Le groupe semble tout d'abord prendre ses distances face au dub, une évolution qui semble de plus en plus naturelle vu le chemin emprunté par la plupart des groupes français qui se sont fait connaître dans ce domaine avant d'évoluer vers plus d'électro (High Tone) ou vers le rock (Ez3kiel). Zenzile a choisi le second chemin, depuis Living In Monochrome semblerait-il. Il y a donc pas mal de chant et surtout de guitare dans cette nouvelle livraison. Il s'agit parfois de morceaux pop-rock manquant de relief (The Crooked Man), parfois de post-rock (Motorbremsen pour un des meilleurs passage du disque) voire de pop légère avec Mind Over Matter.

Mais qu'entend-on sur ce dernier titre ?? des échos sur la guitare ! Ils annoncent, même s'il y avait déjà eu de nombreux signes avant, le plongeon vers le dub opéré par White Spirit dans un esprit bien connu des angevins. Une basse lourde, des effets à foison et un mélodica - cher à Augustus Pablo - qui flâne au gré d'un tempo ralenti. Le titre suivant sera dans la même veine avec un petit bonus chanté. La guitare électrique se libère de temps en temps du skank sec pour laisser crier la disto.

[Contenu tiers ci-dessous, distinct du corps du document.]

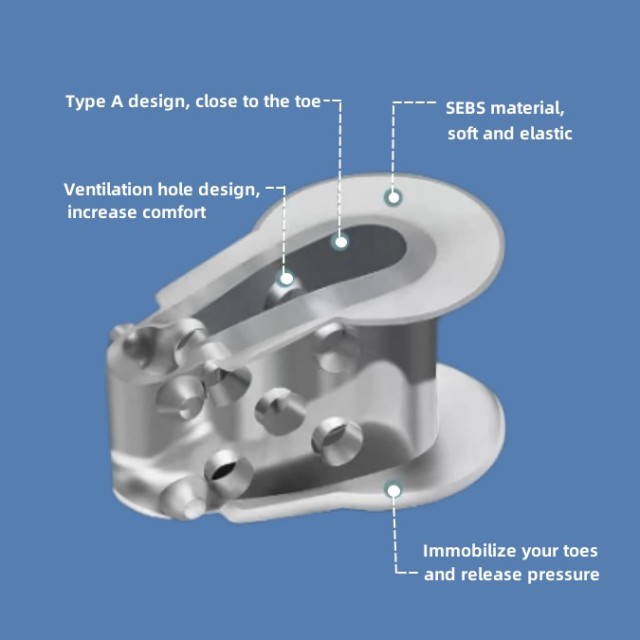 Type A design, close to the toe

SEBS material, soft and elastic

Ventilation hole design, increase comfort

Immobilize your toes and release pressure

Une longue et sombre ballade clot le disque, démontrant d'autres qualités intéressantes à exploiter.

Un disque à deux facettes donc. La première n'apportant pas grand chose au genre et la seconde, plus réussie, dans laquelle le groupe est plus à l'aise tout en s'y étant déjà largement illustré. Le retour à la lumière ne semble pas prévu.